======== Okuma parçası ========
Arınç, Başbakan Yardımcısı Ali Babacan'ın da üzerinde çok durduğu "tasarruflu olma"yı çok sevdiğini ifade ederek, TBMM Başkanlığı döneminde adının "tasarrufçu başkan"a çıktığını anımsattı. 

Tasarrufun bir ülkeyi ayakta tuttuğunu, israfa, lüks tüketime gidildiğinde veya kazanılandan daha fazlası harcandığı zaman kötülüklerin birden ortaya çıkabildiğini anlatan Arınç, şu anda Türkiye'nin tasarruf yeteneğinin yüzde 12-13 seviyesinde bulunduğunu dile getirdi. Bunun çok az olduğuna işaret eden Arınç, bundan dolayı bireysel emekliliğe katkı verdiklerini ve şu ana kadar 24 milyar lira toplandığını kaydetti. 

Çin'de tasarrufların çok uç bir noktada olduğuna işaret eden Arınç, şöyle devam etti: 

"Sebebi varmış; çünkü Çin'de emeklilik yok. Adam ayda 100 lira kazanıyorsa bir yere koymak zorunda. Koyduğunu da fonlar değerlendiriyor. Çok şükür biz bu kadar zalim bir ülke değiliz. Evet Çin bu kadar kalkınmayı yaptıysa zorla çalıştırdığı için yaptı, emekliliği olmadığı için yaptı, köle gibi insanları kullandığı için yaptı. Çin'de emekliliğin olmadığını birkaç gün önce öğrendim. Onlar mecburen tasarrufa gidiyorlar ama biz gönüllü tasarruf yapalım."
========
> [Yönerge]:
Tasarruf konulu okuma parçasında "Tasarrufun bir ülkeyi" sözcüklerinin bulunduğu yerden başlayın, "lira toplandığını kaydetti." sözcüklerinden sonra durun ve aradaki bölümü hiç değiştirmeden aktarın.
======== Kayıtlı bilgiler ========
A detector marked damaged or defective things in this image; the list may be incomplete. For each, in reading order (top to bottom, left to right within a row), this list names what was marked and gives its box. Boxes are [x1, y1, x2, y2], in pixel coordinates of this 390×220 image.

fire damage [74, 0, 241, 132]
========
> [Yazılı yanıt]:
Tasarrufun bir ülkeyi ayakta tuttuğunu, israfa, lüks tüketime gidildiğinde veya kazanılandan daha fazlası harcandığı zaman kötülüklerin birden ortaya çıkabildiğini anlatan Arınç, şu anda Türkiye'nin tasarruf yeteneğinin yüzde 12-13 seviyesinde bulunduğunu dile getirdi. Bunun çok az olduğuna işaret eden Arınç, bundan dolayı bireysel emekliliğe katkı verdiklerini ve şu ana kadar 24 milyar lira toplandığını kaydetti.